In any case, when the desired number or amount of ramp strips are laid, and optionally anchored to the pavement via pavement attachment devices engaged for such purposes through the optional apertures provided as attachment points, the cover is laid onto the shoulder(s) of the ramp strip(s) and seated thereon or therein. This seating acts to weight and hold down the ramp strip(s) generally, and also to cushion the cover plate somewhat and act also as an optional sound dampening or deadening medium to reduce or eliminate the accompanying clanking sounds of using such covers. With the ramp strips held in place by the weight of the plate, and optionally by supplemental anchors, vehicles are enabled to approach the cover plate, ride up the short ramp and onto the plate, and off the plate on the other side without substantially dislodging any ramp from its proximity to the edge of the cover plate either on the wheel approach to the plate top or the wheel take off on the other side, thereby imparting little or no appreciable impact to the plate.

A method of effecting a removable and reusable work site excavation cover includes some or all of the following steps: determining a suitable cover size and an optimal position and arrangement of cover plate(s) to effect the desired cover size; laying one or more rubber strips each having a relatively flat shoulder portion and a triangular or wedge cross-sectioned ramp portion (preferably integrally cast or otherwise permanently joined to one another) about the periphery of the cover size so as to form a bed or seat comprised of the combined shoulder portions of the ramp strips; lowering into the bed or seat formed thereby the selected cover plate(s) to complete the excavation cover closure. Removal and reuse of the cover materials generally follows a reverse course, or as follows: raise the cover plate(s) that are in place and store in suitable location for later replacement or transport. At this point in the method, the excavation is ready for a day's work. and the installation procedure at day's end is simply to replace the plate(s). Optionally every day, or at the end of the job, remove (first pulling up optional anchors) the ramp strip(s) and store them in suitable location for later replacement or for transport to new job. This method leaves little if any debris, either during work or afterwards, and effects a great savings in time and money overall.

It is believed that the conventional process of asphalting the edges of the plate does not provide the sort of smooth upward ride to the plate top provided by the disclosed device. In addition, on take off, the vehicle wheel inevitably imparts some shearing impact to the rib of asphalt on the far side, hastening the asphalt physical degradation and eventual crumbing. This degradation and crumbing effect is also believed to be caused or enhanced by unavoidable flexure and/or vibration of the metal plate as vehicles drive over it. This shearing impact and also the flexure and vibrations of the steel plate have no substantial effect on the disclosed device or its efficacy over the useful life of the device, which is expected to span many installations and removals of the device.

- - -

Tasks and exercises
(a) Answer these questions from the text about excavation cover plates:
(i) Besides optional supplemental anchors, what holds the ramp strips in place?
(ii) What cross-section does the ramp portion of each rubber strip have?
(iii) On take off, what does the vehicle wheel impart to the rib of asphalt on the far side?
(b) Copy the part of the text about excavation cover plates starting at "It is believed" and ending at "of the device.", and change "degradation" to "deterioration" each time it appears.

Data
- - -

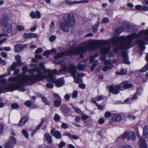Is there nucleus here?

- - -

Set of answers
(a)
(i) The weight of the plate.
(ii) A triangular or wedge cross-section.
(iii) Some shearing impact.

(b)
It is believed that the conventional process of asphalting the edges of the plate does not provide the sort of smooth upward ride to the plate top provided by the disclosed device. In addition, on take off, the vehicle wheel inevitably imparts some shearing impact to the rib of asphalt on the far side, hastening the asphalt physical deterioration and eventual crumbing. This deterioration and crumbing effect is also believed to be caused or enhanced by unavoidable flexure and/or vibration of the metal plate as vehicles drive over it. This shearing impact and also the flexure and vibrations of the steel plate have no substantial effect on the disclosed device or its efficacy over the useful life of the device, which is expected to span many installations and removals of the device.